▸ ESTRATTO DA LEGGERE

E’ forte l’impressione che sulla trattativa fra i paesi dell’Organizzazione mondiale del commercio riuniti recentemente a Ginevra, abbia pesato negativamente la crisi economica internazionale, dissolvendo l’interesse verso un accordo di liberalizzazione del regime commerciale. Gli effetti reali di un mancato accordo sono probabilmente molto limitati, ma si è mancata l’occasione di rafforzare il sistema multilaterale che vincola i paesi al rispetto di un insieme di regole.

Sette anni dopo l’inizio dell’attuale ronda negoziale sul commercio internazionale della World Trade Organization (WTO), le trattative hanno subito un ennesimo stop ancora una volta al tavolo dell’agricoltura. Nove giorni di estenuanti negoziazioni nella sede ginevrina del WTO sono naufragate davanti alle differenze di posizione tra India e Cina da un lato e Stati Uniti dall’altro rispetto alle misure speciali di salvaguardia (Special Safeguard Mesures o SSM) dei prodotti agricoli. Tali misure consentono ai paesi di proteggere i propri settori agricoli da sostanziali incrementi delle importazioni attraverso l’imposizione di speciali barriere doganali. Un dato interessante di questo fallimento è che le SSM non rappresentavano uno dei temi più controversi dei negoziati, e nè l’India nè la Cina ne hanno mai fatto uso. Ciò suggerisce che questa tornata negoziale sarebbe probabilmente fallita su qualsiasi altra questione (più controversa), quale i tagli ai sussidi agricoli, le riduzioni delle barriere doganali, l’accesso al mercato per i prodotti tropicali.
Tale dato conferma l’impressione che il (genuino) interesse verso un accordo di liberalizzazione sostanziale del regime commerciale multilaterale si sia velocemente dissolto al cospetto della crisi economica internazionale. I paesi membri del WTO sembrano non percepire più un cospicuo ritorno dalle negoziazioni, mentre appare crescente la paura dei potenziali limiti alla propria sovranità nazionale imposti dagli accordi multilaterali.

▸ ATTIVITÀ DA SVOLGERE
A) Indica se ciascuna affermazione concorda con il brano sui negoziati del WTO riportato qui sopra, rispondendo sì o no e citando le parole decisive: (i) le trattative si sono arenate sulle misure speciali di salvaguardia dei prodotti agricoli; (ii) l’India ha fatto ampio uso delle SSM; (iii) le negoziazioni a Ginevra sono durate due settimane.
B) Prosegui il brano sui negoziati del WTO, riprendendo dopo la sua ultima frase.

▸ DATI FORNITI
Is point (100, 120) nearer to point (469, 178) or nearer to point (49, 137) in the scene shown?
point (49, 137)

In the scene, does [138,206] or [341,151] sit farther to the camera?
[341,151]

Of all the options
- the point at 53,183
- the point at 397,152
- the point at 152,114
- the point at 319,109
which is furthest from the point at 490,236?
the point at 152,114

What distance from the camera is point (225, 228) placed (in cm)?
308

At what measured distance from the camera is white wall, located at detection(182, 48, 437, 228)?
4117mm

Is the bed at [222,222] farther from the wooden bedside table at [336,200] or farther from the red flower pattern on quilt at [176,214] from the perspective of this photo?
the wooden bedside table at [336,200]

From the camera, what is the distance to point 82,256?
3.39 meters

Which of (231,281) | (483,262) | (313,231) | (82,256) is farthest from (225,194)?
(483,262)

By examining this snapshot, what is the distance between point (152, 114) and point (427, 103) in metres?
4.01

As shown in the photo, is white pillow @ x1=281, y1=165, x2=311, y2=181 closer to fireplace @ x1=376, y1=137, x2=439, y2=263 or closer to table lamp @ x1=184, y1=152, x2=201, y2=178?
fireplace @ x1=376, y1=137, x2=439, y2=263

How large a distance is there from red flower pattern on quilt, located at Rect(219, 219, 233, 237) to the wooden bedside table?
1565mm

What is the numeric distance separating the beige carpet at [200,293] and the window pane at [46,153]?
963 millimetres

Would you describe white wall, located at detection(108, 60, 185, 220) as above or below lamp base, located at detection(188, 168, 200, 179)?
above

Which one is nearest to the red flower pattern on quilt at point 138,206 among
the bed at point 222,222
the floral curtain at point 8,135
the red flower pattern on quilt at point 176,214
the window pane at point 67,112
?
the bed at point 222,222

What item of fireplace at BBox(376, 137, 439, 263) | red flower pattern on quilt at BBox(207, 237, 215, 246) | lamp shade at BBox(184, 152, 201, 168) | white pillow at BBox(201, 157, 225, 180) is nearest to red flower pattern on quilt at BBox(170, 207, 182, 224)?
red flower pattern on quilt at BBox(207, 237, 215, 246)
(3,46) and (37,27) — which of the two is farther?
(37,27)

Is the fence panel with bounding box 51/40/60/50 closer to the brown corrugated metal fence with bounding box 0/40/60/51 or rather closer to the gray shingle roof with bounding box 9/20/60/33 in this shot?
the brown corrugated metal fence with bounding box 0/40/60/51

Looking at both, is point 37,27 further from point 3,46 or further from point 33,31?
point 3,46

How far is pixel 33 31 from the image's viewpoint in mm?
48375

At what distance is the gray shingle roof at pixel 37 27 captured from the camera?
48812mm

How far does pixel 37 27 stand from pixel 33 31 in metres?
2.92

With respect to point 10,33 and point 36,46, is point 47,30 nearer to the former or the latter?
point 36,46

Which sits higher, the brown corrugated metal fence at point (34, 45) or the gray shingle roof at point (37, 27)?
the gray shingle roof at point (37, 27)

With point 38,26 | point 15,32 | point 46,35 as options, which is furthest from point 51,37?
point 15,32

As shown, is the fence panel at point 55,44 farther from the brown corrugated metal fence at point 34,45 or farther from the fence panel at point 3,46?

▸ PROBLEMI RISOLTI
A)
(i) Sì: «sono naufragate davanti alle differenze di posizione tra India e Cina da un lato e Stati Uniti dall’altro rispetto alle misure speciali di salvaguardia»
(ii) No: «nè l’India nè la Cina ne hanno mai fatto uso»
(iii) No: «Nove giorni di estenuanti negoziazioni»

B)
GLI EFFETTI DELLE PROPOSTE DUL TAVOLO

In realtà, considerate le proposte sul tavolo negoziale sarebbe difficile non comprendere tale perdita di interesse nel successo delle negoziazioni. La maggior parte delle proposte avanzate durante i colloqui di Ginevra avrebbe avuto un effetto economico molto limitato. Per esempio i tagli effettivi alle tariffe doganali sui prodotti manufatturieri ed agricoli sarebbero stati estremamente ridotti. Ciò è dovuto a una serie di fattori. In primo luogo, alla differenza tra la massima tariffa doganale che ogni stato si impegna a non superare (la cosiddetta bound tariff) e quella effettivamente applicata (applied tariff). Dal momento che i tagli sono operati sulla prima, parecchi settori non subirebbero nessun taglio effettivo. In secondo luogo, le barriere doganali nella maggior parte dei settori in tutti gli stati membri del WTO sono già piuttosto basse.(1) La Banca Mondiale ha calcolato che nei paesi ricchi le tariffe sui prodotti agricoli (che sono i più importanti prodotti da esportazione per la maggior parte dei paesi in via di sviluppo) verrebbero ridotte in media dall’attuale 15% soltanto all’11%, ed in India la media del 59% non verrebbe toccata affatto.(2) E queste cifre non considerano le (lunghe) liste dei cosiddetti prodotti sensibili (che verrebbero esclusi dai tagli tariffari) proposte dai negoziatori a Ginevra. Perfino la proposta considerata più coraggiosa in questi negoziati, quella avanzata dagli Stati Uniti per ridurre il massimale di sussidi ai propri agricoltori dagli attuali 48 miliardi a 14.5 miliardi di dollari annuali, non avrebbe rappresentato un taglio reale, considerato che lo scorso anno il governo Americano ha destinato solo 7 miliardi ai sussidi agricoli.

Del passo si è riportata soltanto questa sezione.